◆ **Required action**: Where does the word "online" show up in the data? Please find each such line and copy it.

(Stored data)
^^^^^^^^^^^^^^^^
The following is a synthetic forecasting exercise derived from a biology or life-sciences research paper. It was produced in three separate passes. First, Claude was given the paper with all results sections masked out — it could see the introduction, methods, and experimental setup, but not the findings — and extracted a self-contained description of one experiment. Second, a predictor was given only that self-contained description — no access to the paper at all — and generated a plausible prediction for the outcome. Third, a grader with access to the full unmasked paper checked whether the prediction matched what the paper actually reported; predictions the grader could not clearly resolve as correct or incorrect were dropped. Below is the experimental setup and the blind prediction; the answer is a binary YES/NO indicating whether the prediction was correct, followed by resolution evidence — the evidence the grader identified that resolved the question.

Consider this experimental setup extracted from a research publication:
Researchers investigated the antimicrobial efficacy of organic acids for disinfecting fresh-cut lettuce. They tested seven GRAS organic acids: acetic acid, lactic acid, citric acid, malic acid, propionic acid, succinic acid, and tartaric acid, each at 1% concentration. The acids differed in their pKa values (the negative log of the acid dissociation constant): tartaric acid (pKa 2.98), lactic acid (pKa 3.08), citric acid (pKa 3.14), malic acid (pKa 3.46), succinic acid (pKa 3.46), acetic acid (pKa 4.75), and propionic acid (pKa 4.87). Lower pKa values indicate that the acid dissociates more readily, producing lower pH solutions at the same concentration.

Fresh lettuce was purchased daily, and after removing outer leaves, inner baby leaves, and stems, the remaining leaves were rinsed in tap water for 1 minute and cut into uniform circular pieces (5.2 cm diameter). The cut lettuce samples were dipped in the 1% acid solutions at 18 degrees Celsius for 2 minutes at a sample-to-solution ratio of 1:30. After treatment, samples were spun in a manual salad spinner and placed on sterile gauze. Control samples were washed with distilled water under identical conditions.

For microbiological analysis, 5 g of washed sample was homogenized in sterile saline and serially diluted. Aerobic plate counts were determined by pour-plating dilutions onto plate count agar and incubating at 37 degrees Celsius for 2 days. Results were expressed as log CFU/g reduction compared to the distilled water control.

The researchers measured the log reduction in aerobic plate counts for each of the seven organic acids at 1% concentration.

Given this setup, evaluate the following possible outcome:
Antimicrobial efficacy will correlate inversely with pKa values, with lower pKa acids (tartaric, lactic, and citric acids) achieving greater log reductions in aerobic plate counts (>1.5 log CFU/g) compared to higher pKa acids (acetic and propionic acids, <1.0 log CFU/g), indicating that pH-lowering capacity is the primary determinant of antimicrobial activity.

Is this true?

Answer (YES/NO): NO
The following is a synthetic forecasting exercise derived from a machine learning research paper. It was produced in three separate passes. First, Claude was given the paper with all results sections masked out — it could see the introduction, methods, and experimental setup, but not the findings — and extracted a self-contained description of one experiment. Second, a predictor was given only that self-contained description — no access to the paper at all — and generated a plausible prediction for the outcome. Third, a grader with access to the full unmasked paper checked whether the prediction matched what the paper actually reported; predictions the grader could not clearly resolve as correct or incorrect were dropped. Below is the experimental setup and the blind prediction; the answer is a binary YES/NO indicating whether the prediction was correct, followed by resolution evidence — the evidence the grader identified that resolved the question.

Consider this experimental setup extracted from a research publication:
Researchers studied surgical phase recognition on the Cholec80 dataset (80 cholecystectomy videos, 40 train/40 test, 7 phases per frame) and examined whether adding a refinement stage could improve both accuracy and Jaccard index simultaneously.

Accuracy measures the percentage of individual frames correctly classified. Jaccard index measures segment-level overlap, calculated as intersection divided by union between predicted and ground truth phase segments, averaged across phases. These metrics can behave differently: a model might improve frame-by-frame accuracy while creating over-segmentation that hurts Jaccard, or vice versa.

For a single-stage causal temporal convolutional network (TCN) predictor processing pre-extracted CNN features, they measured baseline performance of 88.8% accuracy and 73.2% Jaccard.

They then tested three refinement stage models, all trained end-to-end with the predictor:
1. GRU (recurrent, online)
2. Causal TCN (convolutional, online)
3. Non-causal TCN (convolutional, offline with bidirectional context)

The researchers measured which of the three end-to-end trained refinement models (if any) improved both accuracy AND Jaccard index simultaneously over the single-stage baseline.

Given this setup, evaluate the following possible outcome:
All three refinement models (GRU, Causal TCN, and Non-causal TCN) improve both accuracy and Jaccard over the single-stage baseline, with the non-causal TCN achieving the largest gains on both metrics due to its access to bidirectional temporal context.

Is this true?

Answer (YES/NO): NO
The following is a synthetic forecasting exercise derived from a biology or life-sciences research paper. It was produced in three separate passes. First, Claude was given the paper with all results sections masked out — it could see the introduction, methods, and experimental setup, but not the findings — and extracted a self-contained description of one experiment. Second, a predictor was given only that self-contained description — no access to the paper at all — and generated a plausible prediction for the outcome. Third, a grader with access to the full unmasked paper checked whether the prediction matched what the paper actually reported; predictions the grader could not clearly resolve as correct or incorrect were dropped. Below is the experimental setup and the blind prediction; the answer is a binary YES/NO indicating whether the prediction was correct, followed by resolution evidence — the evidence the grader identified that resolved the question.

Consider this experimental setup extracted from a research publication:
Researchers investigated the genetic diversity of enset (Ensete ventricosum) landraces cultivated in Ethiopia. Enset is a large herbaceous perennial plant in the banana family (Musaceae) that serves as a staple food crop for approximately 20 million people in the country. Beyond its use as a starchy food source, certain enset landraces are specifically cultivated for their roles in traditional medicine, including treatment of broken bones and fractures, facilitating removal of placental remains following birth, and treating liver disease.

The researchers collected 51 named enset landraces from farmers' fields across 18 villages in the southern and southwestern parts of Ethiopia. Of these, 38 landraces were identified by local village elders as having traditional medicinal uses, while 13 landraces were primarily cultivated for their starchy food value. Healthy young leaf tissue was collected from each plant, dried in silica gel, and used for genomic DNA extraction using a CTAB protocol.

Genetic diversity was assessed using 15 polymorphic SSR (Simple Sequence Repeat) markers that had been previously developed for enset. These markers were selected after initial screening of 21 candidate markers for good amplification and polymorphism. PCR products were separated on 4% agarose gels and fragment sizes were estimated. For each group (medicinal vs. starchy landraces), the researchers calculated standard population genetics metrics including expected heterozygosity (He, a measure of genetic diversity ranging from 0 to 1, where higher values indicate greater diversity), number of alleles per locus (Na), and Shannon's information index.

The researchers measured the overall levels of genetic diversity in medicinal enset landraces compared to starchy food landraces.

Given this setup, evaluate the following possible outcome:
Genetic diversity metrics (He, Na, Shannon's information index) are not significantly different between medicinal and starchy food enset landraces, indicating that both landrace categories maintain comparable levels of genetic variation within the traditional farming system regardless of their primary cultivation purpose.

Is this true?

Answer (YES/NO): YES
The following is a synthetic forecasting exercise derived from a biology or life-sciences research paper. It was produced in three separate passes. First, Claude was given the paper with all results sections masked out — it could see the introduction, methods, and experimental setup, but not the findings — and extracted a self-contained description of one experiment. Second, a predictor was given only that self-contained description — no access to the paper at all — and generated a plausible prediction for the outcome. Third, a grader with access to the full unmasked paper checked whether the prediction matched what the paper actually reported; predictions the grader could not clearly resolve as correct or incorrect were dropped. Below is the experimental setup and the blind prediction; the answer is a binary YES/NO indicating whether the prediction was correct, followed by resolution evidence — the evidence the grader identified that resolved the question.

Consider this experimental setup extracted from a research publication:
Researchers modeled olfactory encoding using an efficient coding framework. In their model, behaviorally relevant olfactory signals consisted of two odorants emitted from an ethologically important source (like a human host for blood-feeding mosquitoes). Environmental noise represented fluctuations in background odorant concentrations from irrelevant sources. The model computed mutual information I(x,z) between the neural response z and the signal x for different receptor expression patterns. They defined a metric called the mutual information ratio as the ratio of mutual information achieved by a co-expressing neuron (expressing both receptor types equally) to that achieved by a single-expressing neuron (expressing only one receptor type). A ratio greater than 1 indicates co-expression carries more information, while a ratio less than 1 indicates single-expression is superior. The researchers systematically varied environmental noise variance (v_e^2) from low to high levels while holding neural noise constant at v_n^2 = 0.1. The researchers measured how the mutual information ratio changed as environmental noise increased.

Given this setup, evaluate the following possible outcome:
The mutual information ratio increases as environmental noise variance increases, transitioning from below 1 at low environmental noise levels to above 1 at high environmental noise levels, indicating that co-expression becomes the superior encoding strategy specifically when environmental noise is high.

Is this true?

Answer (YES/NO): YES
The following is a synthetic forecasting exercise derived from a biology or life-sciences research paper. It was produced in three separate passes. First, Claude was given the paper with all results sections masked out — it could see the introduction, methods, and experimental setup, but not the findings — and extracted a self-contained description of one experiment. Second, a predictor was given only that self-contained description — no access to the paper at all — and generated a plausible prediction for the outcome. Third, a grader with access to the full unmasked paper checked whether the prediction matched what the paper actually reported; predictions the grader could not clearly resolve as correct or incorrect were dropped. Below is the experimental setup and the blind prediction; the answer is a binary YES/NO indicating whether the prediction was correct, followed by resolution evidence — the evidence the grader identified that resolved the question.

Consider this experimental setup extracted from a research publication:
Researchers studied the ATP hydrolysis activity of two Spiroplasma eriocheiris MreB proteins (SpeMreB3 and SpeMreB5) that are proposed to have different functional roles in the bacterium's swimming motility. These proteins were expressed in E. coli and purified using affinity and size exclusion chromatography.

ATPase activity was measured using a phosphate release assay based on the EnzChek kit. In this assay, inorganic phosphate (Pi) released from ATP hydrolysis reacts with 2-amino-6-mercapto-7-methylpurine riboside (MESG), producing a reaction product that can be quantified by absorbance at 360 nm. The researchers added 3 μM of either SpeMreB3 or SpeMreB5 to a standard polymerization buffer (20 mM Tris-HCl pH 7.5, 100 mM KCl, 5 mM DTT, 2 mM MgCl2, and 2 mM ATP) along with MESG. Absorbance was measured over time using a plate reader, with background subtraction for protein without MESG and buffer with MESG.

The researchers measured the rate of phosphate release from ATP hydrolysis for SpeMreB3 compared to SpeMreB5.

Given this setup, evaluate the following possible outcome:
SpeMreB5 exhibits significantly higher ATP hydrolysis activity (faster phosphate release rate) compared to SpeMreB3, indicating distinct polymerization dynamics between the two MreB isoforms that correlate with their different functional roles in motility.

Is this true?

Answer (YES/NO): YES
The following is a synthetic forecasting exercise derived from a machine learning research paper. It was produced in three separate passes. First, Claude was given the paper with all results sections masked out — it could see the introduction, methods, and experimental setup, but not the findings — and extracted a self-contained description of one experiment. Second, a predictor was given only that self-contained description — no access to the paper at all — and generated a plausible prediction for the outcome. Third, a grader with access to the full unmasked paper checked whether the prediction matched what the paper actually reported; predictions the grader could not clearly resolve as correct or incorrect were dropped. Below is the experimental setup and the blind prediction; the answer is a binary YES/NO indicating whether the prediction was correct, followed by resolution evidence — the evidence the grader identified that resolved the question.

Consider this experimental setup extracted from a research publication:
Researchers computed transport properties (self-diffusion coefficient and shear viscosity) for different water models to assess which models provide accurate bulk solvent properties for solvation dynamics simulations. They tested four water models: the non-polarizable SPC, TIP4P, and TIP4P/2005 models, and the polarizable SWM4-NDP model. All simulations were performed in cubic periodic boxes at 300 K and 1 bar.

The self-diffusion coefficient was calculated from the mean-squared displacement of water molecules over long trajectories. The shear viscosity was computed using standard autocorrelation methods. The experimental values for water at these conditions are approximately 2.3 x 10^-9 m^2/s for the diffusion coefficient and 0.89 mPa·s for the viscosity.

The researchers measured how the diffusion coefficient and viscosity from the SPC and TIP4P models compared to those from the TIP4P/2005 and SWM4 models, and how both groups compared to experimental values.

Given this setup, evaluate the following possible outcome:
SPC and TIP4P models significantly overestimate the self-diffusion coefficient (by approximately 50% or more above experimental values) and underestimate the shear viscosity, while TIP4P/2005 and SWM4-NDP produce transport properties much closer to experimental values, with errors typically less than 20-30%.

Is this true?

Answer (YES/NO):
^^^^^^^^^^^^^^^^
◆ **Result of this task**:
1. GRU (recurrent, online)
2. Causal TCN (convolutional, online)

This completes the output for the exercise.